No Dragons Behind the Moat

Larsen Hall, black and white

Larsen Hall BuildingIf you're new to the Ed School, by now you've seen the unusual brick tower at the end of Appian Way called Larsen Hall and wondered what it's supposed to be. (Even if you're not new, you're still probably wondering.) Since the building first opened in 1965, it's been called everything from a concrete bunker to a genial robot, an IBM card in 3-D to a medieval castle. It's been likened to the Ronchamp Chapel in France and to the Whitney Museum in New York.

It's clear from articles written about the building and comments from those involved in the planning that the Houston-based architects, Caudill, Rowlett, and Scott, weren't necessarily trying to create a type of building — a castle or a card — but were trying to build something interesting while also being attentive to lots of needs: a city council concerned with historic preservation, faculty and programs with varied requirements, and very limited space. In a letter written to Roy Larsen in 1964 after learning that the building would be named for Larsen, the lead architect, William Caudill, wrote, "You might like to know that one of the main design premises of the building was to make it as flexible as a glass Manhattan office building, still have the feeling of permanency that will allow it to 'dwell together in unity' with other Harvard buildings, yet retain its individuality. Now if it does these things — and I think the building will — we must have anticipated that it would be called Roy Larsen Hall. Like the man, the building should be dynamic, should have a timeless quality, and should be a distinctive and distinguished individual. If not, fire the architects — after the dedication."
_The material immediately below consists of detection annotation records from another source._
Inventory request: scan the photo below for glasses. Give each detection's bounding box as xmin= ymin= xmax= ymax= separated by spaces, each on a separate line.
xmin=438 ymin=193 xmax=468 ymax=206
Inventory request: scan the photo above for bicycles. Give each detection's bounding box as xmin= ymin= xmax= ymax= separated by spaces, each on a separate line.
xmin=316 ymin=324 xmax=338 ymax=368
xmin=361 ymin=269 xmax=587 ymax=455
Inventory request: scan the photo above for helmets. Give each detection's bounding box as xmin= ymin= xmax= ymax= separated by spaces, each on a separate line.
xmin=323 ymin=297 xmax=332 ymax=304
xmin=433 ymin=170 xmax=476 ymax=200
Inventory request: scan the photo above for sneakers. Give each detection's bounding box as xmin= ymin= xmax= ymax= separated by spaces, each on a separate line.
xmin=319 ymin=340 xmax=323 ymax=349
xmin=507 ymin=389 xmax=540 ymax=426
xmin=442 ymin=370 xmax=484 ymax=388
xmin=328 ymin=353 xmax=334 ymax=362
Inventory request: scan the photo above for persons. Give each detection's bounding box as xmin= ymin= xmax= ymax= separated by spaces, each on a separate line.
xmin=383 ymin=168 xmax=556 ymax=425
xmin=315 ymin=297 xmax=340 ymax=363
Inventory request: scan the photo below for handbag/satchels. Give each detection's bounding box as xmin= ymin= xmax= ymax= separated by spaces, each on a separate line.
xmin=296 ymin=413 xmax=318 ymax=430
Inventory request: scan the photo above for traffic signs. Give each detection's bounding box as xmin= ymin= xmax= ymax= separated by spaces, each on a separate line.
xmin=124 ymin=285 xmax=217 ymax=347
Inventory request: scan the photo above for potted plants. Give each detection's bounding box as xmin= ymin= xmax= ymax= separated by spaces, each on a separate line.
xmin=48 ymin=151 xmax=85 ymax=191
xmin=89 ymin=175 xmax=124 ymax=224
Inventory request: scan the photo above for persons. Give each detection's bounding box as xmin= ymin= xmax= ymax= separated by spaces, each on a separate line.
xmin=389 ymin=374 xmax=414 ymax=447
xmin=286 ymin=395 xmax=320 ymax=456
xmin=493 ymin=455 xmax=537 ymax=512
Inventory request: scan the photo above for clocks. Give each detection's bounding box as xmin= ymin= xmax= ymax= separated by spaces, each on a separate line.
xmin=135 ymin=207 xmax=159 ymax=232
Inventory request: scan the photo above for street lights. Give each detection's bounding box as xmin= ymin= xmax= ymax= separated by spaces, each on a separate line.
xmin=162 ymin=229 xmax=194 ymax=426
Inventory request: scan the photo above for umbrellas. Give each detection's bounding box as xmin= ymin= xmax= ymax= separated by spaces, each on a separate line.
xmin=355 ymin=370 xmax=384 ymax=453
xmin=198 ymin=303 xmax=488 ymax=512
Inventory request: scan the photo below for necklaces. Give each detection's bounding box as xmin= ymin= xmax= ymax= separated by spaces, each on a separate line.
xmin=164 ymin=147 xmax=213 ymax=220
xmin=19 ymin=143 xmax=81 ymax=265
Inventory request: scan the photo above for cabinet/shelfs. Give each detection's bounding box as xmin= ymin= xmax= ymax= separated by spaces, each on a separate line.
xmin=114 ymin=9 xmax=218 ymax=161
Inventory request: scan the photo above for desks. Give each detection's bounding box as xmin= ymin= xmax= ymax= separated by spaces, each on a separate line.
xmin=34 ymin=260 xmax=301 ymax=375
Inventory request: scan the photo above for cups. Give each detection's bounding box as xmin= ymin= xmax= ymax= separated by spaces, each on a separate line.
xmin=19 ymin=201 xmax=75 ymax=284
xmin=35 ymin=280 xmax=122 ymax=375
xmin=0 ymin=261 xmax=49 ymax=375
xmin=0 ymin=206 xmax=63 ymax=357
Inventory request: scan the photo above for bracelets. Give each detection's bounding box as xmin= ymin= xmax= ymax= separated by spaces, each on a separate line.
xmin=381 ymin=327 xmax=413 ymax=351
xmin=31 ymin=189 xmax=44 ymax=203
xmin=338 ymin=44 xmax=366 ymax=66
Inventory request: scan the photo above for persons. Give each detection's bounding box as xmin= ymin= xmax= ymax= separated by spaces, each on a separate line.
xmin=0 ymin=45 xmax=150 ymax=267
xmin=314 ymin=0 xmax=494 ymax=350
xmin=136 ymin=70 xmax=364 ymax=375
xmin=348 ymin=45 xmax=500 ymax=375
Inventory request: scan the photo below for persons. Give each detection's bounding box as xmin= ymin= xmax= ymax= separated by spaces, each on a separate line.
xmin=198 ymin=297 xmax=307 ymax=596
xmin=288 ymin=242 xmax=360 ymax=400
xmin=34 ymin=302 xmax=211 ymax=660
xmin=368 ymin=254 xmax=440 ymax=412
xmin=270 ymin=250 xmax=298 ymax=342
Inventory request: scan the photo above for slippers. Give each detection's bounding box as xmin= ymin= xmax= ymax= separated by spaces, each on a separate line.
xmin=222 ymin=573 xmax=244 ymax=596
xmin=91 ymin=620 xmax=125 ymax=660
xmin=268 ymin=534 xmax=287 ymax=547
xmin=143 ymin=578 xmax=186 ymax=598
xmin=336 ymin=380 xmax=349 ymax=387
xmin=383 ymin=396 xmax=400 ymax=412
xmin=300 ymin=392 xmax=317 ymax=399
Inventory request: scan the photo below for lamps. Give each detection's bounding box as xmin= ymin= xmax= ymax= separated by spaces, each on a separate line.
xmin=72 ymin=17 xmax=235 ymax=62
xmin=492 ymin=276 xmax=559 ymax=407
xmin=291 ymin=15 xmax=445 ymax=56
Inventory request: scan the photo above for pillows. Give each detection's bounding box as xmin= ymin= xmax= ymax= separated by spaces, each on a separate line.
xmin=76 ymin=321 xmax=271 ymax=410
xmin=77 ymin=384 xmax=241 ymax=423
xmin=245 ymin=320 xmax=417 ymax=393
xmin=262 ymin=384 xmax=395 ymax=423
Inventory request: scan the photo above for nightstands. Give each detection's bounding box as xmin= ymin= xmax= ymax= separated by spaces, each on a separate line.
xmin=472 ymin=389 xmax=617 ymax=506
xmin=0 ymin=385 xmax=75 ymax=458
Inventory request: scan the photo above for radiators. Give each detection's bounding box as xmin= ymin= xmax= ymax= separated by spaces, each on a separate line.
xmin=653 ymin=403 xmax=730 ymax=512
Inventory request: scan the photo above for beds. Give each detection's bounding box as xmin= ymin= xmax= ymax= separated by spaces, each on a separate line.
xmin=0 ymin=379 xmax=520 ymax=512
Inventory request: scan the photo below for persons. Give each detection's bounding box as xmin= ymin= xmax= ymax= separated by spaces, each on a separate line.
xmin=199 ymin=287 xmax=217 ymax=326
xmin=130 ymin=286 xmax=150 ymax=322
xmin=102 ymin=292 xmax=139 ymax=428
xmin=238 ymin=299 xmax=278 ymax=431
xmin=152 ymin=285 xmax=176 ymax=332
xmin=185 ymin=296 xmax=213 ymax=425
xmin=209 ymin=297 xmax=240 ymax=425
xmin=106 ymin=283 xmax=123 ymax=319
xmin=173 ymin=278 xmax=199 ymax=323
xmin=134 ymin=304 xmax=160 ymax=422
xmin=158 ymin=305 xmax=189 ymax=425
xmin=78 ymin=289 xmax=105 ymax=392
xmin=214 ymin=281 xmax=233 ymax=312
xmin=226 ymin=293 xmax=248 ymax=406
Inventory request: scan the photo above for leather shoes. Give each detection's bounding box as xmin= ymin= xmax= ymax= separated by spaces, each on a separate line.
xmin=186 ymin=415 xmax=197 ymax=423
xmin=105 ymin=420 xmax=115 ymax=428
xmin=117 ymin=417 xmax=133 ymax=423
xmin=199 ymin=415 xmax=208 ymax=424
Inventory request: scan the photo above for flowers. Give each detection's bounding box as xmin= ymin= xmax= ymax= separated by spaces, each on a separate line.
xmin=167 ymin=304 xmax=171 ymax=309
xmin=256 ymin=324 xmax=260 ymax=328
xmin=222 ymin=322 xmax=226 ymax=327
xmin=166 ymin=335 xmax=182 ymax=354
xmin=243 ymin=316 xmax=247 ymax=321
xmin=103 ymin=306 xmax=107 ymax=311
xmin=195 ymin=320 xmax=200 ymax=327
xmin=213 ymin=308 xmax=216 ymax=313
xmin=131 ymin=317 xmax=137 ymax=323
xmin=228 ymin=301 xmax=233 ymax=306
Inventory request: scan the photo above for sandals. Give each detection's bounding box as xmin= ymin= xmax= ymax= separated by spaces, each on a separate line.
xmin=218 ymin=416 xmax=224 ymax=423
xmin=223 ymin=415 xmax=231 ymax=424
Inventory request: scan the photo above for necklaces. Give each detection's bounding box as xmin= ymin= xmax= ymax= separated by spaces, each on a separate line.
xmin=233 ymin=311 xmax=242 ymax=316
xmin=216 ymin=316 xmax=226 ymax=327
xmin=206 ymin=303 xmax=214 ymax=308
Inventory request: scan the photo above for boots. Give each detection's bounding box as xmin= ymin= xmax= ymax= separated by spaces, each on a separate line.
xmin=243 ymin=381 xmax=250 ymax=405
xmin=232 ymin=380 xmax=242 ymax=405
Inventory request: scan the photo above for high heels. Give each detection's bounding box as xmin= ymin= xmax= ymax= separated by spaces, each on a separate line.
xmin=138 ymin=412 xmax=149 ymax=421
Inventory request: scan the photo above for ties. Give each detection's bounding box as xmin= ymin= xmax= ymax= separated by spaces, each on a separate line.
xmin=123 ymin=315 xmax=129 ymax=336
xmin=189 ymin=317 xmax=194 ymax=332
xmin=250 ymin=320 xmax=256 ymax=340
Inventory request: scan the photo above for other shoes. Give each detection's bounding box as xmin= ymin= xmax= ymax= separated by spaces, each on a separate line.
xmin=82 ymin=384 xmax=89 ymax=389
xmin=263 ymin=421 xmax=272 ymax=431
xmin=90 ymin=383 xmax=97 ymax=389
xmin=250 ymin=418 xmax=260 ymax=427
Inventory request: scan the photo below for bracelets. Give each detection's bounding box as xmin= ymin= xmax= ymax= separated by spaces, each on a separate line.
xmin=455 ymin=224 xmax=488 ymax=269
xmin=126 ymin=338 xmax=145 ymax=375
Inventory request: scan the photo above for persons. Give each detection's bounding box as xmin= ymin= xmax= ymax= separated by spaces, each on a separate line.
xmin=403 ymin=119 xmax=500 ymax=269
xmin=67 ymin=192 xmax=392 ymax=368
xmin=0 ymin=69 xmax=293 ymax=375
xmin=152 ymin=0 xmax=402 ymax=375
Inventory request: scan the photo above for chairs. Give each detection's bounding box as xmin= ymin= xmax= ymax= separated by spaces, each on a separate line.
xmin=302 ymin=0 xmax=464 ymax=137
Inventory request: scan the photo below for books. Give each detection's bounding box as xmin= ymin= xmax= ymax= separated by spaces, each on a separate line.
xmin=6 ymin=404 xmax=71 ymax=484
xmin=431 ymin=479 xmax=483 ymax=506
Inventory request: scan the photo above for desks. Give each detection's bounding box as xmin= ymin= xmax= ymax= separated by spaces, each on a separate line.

The architects weren't fired, and the building received many accolades over the years, particularly for some of the unusual features, such as a glass-filled sunken courtyard built with one-way mirrors that allowed researchers to observe fifth- and sixth-graders from Cambridge as they took classes. "New and stimulating," wrote one architect in The Boston Globe. "Active, ingenious," wrote the authors of Harvard: An Architectural History. In 1967, the building won an award from the Texas Society of Architects.

But there was also criticism of the building's quirkiness. Windows were few and far between, in part because the architects wanted to draw the eye to a small number of stunning views. Which they did — at the expense of natural light (very little) and windowless offices (very many). Interestingly, more windows were added on the street side after the Harvard Corporation threatened in 1963 to veto the original design.

Interior space also became an issue. One of the design intentions was to make the space as flexible as possible by placing all of the immovable building parts — ventilation shafts and stairs, for example — along the outer walls, leaving center areas open and allowing inner walls to be moved as needs changed. But, as James Ackerman, then-chair of Harvard's Fine Arts Department, wrote in 1965 in Connections, spaces were eventually subdivided using fixed materials. Part of the problem, he wrote, was the committee approach to building a building. "Without an autocrat," Ackerman wrote, "everyone gets more or less what he wants, and that makes chaos."

It seems that Caudill had a sense of humor about the criticism, saying at the dedication ceremony in 1966, "The new structure may have a strange form, but it will wear a familiar Harvard tweed." And finally, "What's wrong with castles?"